▶ **課題内容**:
360度画像についての本文のうち、「ただし、私が今回やりたかった」から「といった点が気になりました。」まで(両端を含む)を、「クリック」を「タップ」に差し替えて書き出してください。

▶ **ページ本文**:
┌──

360度画像は、通常の画像のようにそのまま貼り付けて表示することができません。表示には以下のような方法があります。
- Three.js や A-Frame などのライブラリを使う
- WordPressプラグイン を活用する(例:WP VR など)
ただし、私が今回やりたかったのは、Googleストリートビューのようなバーチャルツアーの作成です。
- 画面内をクリックしてシーンを移動
- アイコンやホットスポットをクリックして情報表示
といった、よりインタラクティブなツアーを目指しています。その前提でかつ無料となると、意外と選択肢が少ない印象でした。
WordPressプラグインの限界
WordPressには手軽に360度ビューを実装できるプラグインが複数あります。しかし、
- 無料プランではシーン数や画像数に制限がある
- UIや操作方法のカスタマイズに制約がある
- サーバーへの画像アップロードに関して制限やパフォーマンス問題がある
といった点が気になりました。
「完全に無料」で「自分の手元で完結できる」ツールは、実はかなり少ないのが現状です。

└──

▶ **演習データ**:
┌──

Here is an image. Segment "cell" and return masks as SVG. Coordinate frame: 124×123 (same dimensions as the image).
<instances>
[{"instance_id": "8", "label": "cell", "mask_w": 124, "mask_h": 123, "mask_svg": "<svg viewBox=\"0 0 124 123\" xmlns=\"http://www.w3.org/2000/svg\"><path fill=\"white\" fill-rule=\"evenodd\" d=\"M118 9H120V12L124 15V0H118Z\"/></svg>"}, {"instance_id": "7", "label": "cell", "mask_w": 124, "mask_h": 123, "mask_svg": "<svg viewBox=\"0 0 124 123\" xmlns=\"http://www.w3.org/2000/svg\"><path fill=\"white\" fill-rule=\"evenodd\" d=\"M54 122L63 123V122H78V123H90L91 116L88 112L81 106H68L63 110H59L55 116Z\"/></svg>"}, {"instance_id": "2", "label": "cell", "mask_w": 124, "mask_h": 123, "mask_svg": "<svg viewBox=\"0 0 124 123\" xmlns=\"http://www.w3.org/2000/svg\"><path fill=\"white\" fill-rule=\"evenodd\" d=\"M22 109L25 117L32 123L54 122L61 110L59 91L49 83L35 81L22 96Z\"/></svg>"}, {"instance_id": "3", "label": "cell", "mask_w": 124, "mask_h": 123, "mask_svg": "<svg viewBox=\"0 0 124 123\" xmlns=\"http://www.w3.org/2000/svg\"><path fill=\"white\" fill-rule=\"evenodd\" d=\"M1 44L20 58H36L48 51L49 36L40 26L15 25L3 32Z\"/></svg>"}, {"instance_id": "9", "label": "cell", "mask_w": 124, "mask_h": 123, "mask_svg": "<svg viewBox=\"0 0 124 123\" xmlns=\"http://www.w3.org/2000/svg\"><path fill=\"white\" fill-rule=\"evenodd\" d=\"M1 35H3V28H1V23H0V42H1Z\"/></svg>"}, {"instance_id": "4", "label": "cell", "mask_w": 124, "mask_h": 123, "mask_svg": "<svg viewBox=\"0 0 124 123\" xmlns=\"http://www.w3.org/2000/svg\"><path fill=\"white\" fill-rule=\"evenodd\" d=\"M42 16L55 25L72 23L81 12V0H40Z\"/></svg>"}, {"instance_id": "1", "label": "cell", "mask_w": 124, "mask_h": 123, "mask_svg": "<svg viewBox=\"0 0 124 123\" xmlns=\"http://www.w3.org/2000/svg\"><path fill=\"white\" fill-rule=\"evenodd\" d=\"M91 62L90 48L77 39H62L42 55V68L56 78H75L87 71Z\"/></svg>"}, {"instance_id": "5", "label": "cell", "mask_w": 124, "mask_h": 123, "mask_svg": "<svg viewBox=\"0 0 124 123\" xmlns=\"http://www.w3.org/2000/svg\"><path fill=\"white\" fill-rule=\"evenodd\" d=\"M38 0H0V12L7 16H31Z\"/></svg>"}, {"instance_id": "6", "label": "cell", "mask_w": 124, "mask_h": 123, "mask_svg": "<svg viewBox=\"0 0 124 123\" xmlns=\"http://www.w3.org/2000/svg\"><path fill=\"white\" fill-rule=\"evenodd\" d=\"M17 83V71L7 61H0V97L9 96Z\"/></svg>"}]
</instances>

└──

▶ **出力結果**:
ただし、私が今回やりたかったのは、Googleストリートビューのようなバーチャルツアーの作成です。
- 画面内をタップしてシーンを移動
- アイコンやホットスポットをタップして情報表示
といった、よりインタラクティブなツアーを目指しています。その前提でかつ無料となると、意外と選択肢が少ない印象でした。
WordPressプラグインの限界
WordPressには手軽に360度ビューを実装できるプラグインが複数あります。しかし、
- 無料プランではシーン数や画像数に制限がある
- UIや操作方法のカスタマイズに制約がある
- サーバーへの画像アップロードに関して制限やパフォーマンス問題がある
といった点が気になりました。